The crypto_id acts as an index into the bucket of PSP keys allocated by DOCA Flow. The doca_flow_shared_resource_cfg() function writes a given PSP encryption key to a given slot in the bucket of keys in NIC memory. These slots can be overwritten as needed by the application.
There is no explicit association between crypto_id and SPI. The doca_flow_shared_resource_cfg() function writes a key at the slot provided by the crypto_id argument, then the flow pipe entry actions.crypto.crypto_id references this key, and actions.crypto_encap.encap_data includes a PSP header with the desired SPI.
struct doca_flow_shared_resource_cfg res_cfg = {}; res_cfg.domain = DOCA_FLOW_PIPE_DOMAIN_SECURE_EGRESS; res_cfg.psp_cfg.key_cfg.key_type = DOCA_FLOW_CRYPTO_KEY_256; res_cfg.psp_cfg.key_cfg.key = (uint32_t *)encrypt_key; doca_flow_shared_resource_cfg(DOCA_FLOW_SHARED_RESOURCE_PSP, session->crypto_id, &res_cfg);
A flow pipe entry which references the newly programmed PSP encryption key (via its index crypto.crypto_id) must be inserted.

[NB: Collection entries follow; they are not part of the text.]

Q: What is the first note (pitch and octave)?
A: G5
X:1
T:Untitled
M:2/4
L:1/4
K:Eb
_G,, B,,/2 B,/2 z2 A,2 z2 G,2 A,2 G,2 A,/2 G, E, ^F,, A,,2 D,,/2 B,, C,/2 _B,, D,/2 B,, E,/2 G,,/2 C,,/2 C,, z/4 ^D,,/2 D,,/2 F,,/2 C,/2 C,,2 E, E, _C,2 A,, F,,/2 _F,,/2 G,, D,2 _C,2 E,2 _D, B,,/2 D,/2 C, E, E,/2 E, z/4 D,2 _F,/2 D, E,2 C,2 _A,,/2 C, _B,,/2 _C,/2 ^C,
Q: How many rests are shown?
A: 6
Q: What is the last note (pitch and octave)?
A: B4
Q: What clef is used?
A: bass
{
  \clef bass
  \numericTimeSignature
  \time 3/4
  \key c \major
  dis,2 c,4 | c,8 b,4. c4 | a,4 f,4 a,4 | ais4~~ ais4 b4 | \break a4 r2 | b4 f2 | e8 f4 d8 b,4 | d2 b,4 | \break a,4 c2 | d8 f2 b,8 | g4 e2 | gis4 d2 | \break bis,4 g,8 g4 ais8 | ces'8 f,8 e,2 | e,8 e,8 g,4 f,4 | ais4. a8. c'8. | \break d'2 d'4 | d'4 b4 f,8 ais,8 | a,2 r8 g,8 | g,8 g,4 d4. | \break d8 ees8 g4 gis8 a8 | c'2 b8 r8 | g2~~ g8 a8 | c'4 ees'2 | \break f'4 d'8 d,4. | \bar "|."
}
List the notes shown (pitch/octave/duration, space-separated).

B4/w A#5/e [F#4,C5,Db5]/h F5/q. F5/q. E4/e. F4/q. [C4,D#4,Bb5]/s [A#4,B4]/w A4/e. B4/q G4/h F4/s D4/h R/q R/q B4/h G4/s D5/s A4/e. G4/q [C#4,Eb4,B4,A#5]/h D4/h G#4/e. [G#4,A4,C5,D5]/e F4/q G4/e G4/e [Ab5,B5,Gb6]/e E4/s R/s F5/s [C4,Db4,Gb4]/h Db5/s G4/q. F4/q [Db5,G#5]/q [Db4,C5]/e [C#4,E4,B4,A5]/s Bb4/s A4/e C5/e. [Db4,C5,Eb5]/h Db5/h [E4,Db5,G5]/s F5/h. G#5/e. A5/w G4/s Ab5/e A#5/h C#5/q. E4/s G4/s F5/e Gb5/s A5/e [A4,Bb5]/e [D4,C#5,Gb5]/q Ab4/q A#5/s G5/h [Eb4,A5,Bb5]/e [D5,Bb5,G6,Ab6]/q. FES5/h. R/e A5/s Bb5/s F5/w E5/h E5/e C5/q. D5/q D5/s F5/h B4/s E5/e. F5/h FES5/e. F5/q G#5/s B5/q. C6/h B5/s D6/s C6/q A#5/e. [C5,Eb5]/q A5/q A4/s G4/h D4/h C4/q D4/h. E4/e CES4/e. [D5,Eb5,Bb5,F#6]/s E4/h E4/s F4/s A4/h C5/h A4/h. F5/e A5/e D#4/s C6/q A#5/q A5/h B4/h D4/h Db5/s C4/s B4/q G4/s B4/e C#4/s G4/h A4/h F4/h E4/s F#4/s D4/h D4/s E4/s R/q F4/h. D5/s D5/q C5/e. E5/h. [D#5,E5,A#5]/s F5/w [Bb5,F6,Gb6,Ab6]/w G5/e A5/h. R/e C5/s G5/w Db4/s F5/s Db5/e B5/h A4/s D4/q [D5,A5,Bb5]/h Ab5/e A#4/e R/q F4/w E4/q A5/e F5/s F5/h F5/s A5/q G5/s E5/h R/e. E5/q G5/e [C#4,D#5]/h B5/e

Additionally, this pipe entry must specify all the outer Ethernet, IP, UDP, and PSP header fields to insert.
format_encap_data(session, actions.crypto_encap.encap_data); actions.crypto.action_type = DOCA_FLOW_CRYPTO_ACTION_ENCRYPT; actions.crypto.resource_type = DOCA_FLOW_CRYPTO_RESOURCE_PSP; actions.crypto.crypto_id = session->crypto_id; ... doca_flow_pipe_add_entry(pipe_queue, pipe, match, actions, mon, fwd, flags, &status, entry); ... doca_flow_entries_process(port,
0
, DEFAULT_TIMEOUT_US, num_of_entries);The original packet received via rte_ethdev_rx_burst is sent back through the newly updated pipelines via rte_ethdev_tx_burst. Since the port_id argument is that of the PF, and since DOCA Flow has been initialized in expert mode, the packet is transferred to the root of the egress domain (the "empty pipe" before egress_acl_pipe).
nsent = rte_eth_tx_burst(port_id, queue_id, &packet,
1
);
Tunnel parameter request handling
The gRPC service provided by the PSP Gateway implements the RequestTunnelParams operation referenced above. A client uses this operation to request an SPI and key to encrypt traffic to send to the server's NIC device. The request indicates the virtual remote address for which the tunnel will be created.
This operation begins by generating a new SPI and key inside generate_tunnel_params() as described previously.
The operation creates an ACL entry permitting the new SPI and the remote virtual address using the add_ingress_acl_entry method of the Flows object.
doca_flow_match match = {}; match.parser_meta.psp_syndrome =
0
; match.tun.type = DOCA_FLOW_TUN_PSP; match.tun.psp.spi = RTE_BE32(session->spi_ingress); match.inner.l3_type = DOCA_FLOW_L3_TYPE_IP4; match.inner.ip4.src_ip = session->src_vip; ... doca_flow_pipe_add_entry(pipe_queue, pipe, match, actions, mon, fwd, flags, &status, entry); ... doca_flow_entries_process(port,0
, DEFAULT_TIMEOUT_US, num_of_entries);If the request included parameters for traffic in the reverse direction (traffic to encrypt and send to the client), these parameters are translated and passed to the Flows object by calling create_tunnel_flow described above.